● **Short exercise A**:
In the essay criticizing Bush's rhetoric, return everything from "In the leftist" down to "in pompous self-delusion.".
● **Short exercise B**:
According to the essay criticizing Bush's rhetoric, why could his condemnation of "a society in which people can do that to children" be applied to Texas as well? Answer in one to three sentences.
● **Short exercise C**:
Extend the essay criticizing Bush's rhetoric, starting after its last paragraph.

-- BEGIN Given text --

Benedict has put his finger on the crux of Bush’s flawed and simplistic gnosticism. Iraqi society is not pure evil. Nor is America — which Bush sees personified in himself as the "Decider" — pure good. The claim might serve a useful propaganda purpose, but it is dangerous if taken seriously.

And Bush evidently takes himself, and his flawed rhetoric, all too seriously. He cannot brook any criticism. According to his vice-president, the new Congress, reflecting the desire of the majority of Americans to get out of Iraq, is "validating the terrorists" and "undermining our troops." The message to Congress? "Be careful if you criticize the pure goodness of Bush: you will be slimed — major league, big time."

In the leftist dialectic of Bush, contradictions abound. For instance, if one takes him at his word, one could observe that his condemnation of "a society in which people can do that to children" could easily be applied with equal force to his adopted home state of Texas, where dozens of innocent children were killed at Waco by government forces. It is only Bush’s selective irrationality that allows him to condemn Iraq’s society as "pure evil," but not that of Texas. He is totally immersed in pompous self-delusion.

But wait, there’s more. Consider the Wilsonian millennialism in Bush’s address, regarding not only his own goodness, but the magnificent future consequences that he promises that will flow from what the Pope has called a slaughter: "the hard work we’re doing today is laying the foundation of peace for generations to come," Bush told the assembled soldiers.

There are admittedly a few million dispensationalist evangelicals in America who really do believe that Bush’s war is the harbinger of the Apocalypse, which will, they expect, bring about the return of the Prince of Peace, who will then reign with them in peace for a thousand years. In like manner, Iranian president Mahmoud Ahmadinejad evidently clings to a similar apocalyptic vision, with the expectation of a worldwide conflagration from which the "Twelfth Imam" will emerge to bring about a peace that will last "for generations to come."

-- END Given text --
-- BEGIN Records shown --

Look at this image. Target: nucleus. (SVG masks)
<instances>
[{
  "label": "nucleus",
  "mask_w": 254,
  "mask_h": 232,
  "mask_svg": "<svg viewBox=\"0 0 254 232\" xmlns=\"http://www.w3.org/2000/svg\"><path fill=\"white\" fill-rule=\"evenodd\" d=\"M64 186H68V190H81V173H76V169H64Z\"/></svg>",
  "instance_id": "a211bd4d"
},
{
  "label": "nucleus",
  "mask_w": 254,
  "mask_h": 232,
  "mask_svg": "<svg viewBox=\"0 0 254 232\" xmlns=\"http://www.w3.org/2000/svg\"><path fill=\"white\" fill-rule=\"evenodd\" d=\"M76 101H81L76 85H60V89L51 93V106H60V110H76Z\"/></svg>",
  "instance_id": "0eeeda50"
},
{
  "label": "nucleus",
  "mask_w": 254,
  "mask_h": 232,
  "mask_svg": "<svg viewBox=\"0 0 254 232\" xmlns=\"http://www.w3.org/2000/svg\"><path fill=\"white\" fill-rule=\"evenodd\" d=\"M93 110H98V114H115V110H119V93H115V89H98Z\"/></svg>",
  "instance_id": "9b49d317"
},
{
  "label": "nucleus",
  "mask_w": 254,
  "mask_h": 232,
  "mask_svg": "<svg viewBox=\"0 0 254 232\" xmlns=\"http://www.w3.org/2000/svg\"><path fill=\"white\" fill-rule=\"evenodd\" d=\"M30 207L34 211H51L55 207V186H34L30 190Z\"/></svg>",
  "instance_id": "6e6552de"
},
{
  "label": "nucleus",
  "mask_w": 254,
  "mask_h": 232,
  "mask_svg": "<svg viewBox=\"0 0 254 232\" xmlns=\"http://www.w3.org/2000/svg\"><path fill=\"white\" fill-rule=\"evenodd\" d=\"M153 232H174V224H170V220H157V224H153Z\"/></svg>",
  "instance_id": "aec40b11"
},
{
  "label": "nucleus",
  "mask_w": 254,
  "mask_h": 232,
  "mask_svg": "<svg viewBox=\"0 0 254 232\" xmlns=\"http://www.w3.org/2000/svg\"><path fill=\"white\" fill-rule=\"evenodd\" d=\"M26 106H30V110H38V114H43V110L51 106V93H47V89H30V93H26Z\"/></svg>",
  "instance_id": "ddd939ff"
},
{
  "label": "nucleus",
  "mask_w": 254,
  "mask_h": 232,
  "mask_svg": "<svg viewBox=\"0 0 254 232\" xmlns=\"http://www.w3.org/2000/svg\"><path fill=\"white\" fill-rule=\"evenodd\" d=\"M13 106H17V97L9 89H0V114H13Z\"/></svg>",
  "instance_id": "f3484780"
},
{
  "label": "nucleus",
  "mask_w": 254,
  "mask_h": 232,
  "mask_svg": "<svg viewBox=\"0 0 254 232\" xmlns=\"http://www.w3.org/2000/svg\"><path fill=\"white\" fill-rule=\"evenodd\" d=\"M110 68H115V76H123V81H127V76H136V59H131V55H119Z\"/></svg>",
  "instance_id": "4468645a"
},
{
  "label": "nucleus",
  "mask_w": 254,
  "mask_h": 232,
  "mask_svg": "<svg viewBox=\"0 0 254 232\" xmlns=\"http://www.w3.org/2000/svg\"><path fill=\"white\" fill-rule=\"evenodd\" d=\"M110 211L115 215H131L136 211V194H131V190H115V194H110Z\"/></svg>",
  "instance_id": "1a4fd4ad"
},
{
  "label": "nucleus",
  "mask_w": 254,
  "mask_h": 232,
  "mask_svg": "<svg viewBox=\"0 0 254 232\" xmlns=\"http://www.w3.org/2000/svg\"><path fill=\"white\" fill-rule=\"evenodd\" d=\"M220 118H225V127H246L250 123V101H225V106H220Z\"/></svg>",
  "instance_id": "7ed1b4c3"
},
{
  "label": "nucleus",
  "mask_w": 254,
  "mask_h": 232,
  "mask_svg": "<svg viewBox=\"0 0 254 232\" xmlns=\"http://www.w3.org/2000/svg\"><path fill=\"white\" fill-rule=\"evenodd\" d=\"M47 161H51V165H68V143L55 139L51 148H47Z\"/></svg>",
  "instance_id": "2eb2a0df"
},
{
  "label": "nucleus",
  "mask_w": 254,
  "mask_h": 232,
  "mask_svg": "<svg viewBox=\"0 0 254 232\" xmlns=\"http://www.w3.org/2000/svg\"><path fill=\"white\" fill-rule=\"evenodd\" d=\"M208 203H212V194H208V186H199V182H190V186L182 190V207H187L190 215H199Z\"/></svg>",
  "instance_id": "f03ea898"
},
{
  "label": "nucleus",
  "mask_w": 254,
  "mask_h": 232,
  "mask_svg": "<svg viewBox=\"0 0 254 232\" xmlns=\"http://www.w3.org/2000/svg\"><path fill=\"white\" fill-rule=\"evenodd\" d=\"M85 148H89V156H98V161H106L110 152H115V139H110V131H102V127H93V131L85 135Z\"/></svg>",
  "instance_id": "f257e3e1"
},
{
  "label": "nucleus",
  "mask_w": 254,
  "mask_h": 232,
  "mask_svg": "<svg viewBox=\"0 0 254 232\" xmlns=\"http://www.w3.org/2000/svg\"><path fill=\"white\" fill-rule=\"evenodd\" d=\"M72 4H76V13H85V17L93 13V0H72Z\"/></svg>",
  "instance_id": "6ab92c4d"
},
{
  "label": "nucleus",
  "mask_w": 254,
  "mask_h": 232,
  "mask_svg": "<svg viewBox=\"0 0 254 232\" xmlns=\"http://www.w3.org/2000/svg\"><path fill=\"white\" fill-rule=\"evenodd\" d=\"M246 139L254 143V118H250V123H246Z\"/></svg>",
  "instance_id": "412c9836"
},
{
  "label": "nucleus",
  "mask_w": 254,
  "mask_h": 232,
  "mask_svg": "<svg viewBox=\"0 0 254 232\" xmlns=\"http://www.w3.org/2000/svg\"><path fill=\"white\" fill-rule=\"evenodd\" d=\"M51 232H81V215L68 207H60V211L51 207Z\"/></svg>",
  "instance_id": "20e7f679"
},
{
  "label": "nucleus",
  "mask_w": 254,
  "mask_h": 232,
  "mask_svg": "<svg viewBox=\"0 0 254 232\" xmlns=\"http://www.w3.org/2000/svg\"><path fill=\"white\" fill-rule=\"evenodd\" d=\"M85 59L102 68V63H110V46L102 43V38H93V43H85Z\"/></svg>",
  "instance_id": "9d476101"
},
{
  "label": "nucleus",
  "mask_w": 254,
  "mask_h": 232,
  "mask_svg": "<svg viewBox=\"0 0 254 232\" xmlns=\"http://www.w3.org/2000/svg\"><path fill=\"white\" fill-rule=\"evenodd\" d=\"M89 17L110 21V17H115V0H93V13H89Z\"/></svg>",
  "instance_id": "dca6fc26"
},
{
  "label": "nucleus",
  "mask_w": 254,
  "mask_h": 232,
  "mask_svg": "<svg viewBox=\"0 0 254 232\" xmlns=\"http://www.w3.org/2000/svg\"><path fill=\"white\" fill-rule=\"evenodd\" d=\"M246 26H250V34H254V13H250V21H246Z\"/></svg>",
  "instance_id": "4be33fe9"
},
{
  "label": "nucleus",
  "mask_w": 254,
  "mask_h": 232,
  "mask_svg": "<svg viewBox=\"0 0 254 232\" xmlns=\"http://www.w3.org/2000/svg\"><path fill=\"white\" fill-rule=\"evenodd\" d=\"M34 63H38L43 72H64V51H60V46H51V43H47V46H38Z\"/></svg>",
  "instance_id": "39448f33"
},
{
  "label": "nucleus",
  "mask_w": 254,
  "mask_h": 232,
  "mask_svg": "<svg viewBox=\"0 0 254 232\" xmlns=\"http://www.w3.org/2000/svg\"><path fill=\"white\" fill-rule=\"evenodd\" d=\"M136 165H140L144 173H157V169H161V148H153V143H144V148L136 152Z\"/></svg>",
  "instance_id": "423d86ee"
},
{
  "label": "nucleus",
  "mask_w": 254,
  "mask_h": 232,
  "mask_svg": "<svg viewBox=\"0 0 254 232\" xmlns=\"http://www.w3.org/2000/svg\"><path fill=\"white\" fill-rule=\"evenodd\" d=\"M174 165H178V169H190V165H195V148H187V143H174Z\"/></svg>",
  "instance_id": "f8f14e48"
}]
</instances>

-- END Records shown --

● **Exercise response A**:
In the leftist dialectic of Bush, contradictions abound. For instance, if one takes him at his word, one could observe that his condemnation of "a society in which people can do that to children" could easily be applied with equal force to his adopted home state of Texas, where dozens of innocent children were killed at Waco by government forces. It is only Bush’s selective irrationality that allows him to condemn Iraq’s society as "pure evil," but not that of Texas. He is totally immersed in pompous self-delusion.

● **Exercise response B**:
The essay says the condemnation could apply equally to Texas because dozens of innocent children were killed at Waco by government forces there. It calls it selective irrationality that Bush condemns Iraq's society as "pure evil" but not that of Texas.

● **Exercise response C**:
And these contemporary adversaries are not alone. After all, Karl Marx taught the modern world that "all hitherto existing society" was hurtling towards the "Dictatorship of the Proletariat," after which Truly Socialist Man would emerge and universal peace would permanently replace the violence that had eternally accompanied the class struggle. The point is, all of these visions of the magical disappearance of tensions that will come about when "pure good" triumphs over "pure evil" are ideologically leftist, inescapably flawed, and profoundly dangerous when embraced by people in power.

Manichaeism — the self-anointing of "us" as good and "them" as evil — is an ancient and consistently disastrous error that has propounded the worst of modern ideological horrors — witness Lenin, Stalin, Hitler, Mao, and Pol Pot. The Western Christian tradition, embraced as strongly by our Founders as it is in spirit and in practice renounced and rejected by President Bush, will have none of it.

Thirty months ago, I explained the ideological ingredients of the Manichaean temptation, and how easy Bush has found it to succumb to its siren song. It comprises, I explained, "powerful intellectual, social, and even religious traditions that can compel the believing Christian to wander from the path of righteousness, all the while snug in the belief that it’s God, and not the devil, who is leading him there."

As Pope Benedict sadly observed, the slaughter in Iraq continues. But the Manichaean dialectic of Ahmadinejad and Marx requires that things must get even worse — much worse — so that "pure good" can triumph with finality over "pure evil," and bring "peace for generations to come." If Bush, or any other American president, continues to embrace the Manichaean ideology, one thing is certain: things will indeed get worse.